Source texts of formatted documents
————

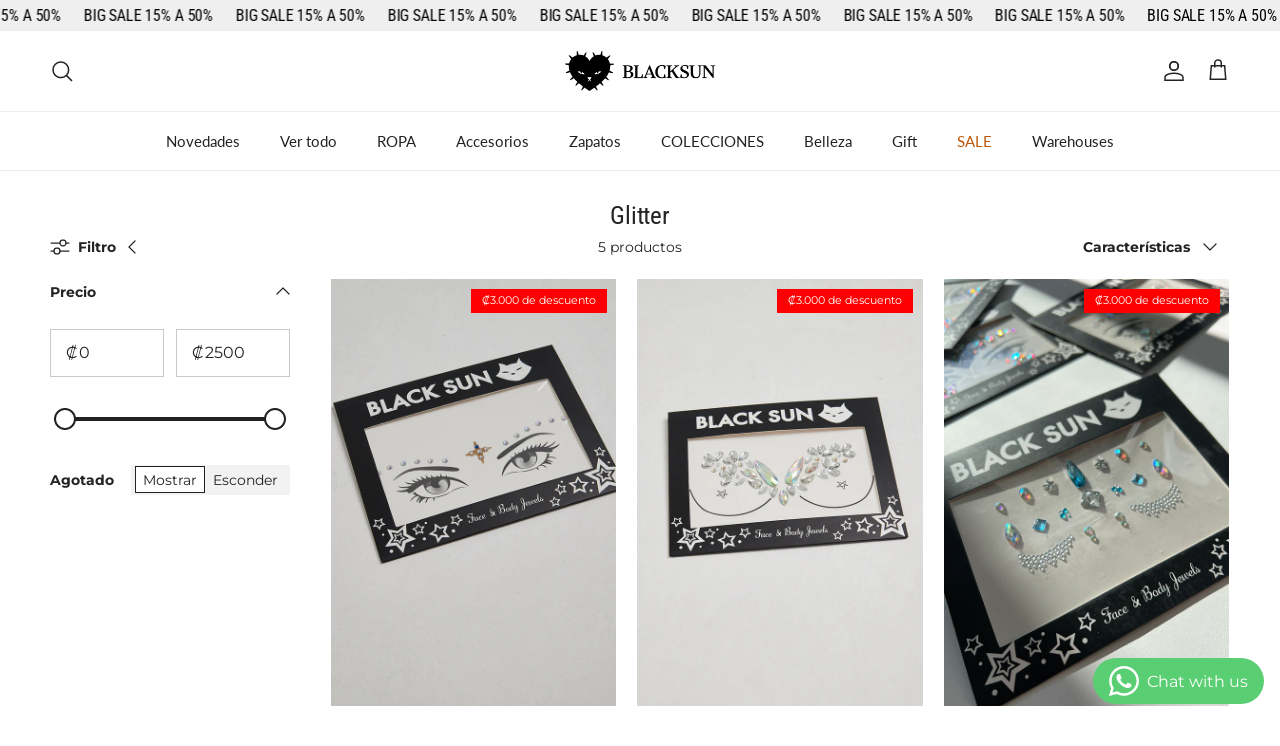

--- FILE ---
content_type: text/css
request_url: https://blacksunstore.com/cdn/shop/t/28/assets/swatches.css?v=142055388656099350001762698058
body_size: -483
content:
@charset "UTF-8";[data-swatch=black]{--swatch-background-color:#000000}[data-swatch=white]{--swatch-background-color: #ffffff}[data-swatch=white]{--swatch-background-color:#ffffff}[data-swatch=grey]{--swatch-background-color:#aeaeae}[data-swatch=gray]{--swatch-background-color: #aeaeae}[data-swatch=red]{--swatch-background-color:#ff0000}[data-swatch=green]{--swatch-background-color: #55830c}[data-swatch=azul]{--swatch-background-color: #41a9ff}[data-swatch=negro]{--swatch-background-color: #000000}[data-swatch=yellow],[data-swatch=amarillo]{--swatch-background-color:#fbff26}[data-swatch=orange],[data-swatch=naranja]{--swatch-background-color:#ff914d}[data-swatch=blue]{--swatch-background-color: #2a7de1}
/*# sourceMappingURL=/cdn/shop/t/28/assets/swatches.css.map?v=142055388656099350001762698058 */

————

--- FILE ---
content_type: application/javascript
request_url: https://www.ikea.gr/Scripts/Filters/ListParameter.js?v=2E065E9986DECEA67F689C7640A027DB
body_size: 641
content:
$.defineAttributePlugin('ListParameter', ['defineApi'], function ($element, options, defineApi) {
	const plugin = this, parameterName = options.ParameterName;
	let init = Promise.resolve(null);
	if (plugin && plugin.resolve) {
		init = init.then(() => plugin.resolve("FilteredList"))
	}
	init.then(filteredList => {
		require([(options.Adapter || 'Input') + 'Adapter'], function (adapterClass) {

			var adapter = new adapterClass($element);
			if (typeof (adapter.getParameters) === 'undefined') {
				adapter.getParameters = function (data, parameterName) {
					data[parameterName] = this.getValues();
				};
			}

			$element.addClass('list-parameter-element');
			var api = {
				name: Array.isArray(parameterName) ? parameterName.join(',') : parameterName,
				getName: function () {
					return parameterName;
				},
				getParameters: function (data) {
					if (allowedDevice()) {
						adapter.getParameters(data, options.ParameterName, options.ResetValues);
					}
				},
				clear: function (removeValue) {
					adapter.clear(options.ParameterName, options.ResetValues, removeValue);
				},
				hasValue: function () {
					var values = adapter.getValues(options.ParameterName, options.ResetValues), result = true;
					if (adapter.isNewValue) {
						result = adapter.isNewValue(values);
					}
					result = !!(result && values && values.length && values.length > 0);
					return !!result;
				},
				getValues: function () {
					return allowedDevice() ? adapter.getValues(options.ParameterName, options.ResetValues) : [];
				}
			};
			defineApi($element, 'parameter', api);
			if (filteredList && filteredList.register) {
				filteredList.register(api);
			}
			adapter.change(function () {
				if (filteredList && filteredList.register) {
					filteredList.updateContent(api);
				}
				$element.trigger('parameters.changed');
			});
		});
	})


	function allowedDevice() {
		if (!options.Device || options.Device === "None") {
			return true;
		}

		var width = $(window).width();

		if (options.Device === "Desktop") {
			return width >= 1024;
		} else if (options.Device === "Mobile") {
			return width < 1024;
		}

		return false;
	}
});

————

• THE TASK
Search the records line by line for the word "https" and copy every line where it appears.

• WRITTEN ANSWER
request_url: https://blacksunstore.com/cdn/shop/t/28/assets/swatches.css?v=142055388656099350001762698058
request_url: https://www.ikea.gr/Scripts/Filters/ListParameter.js?v=2E065E9986DECEA67F689C7640A027DB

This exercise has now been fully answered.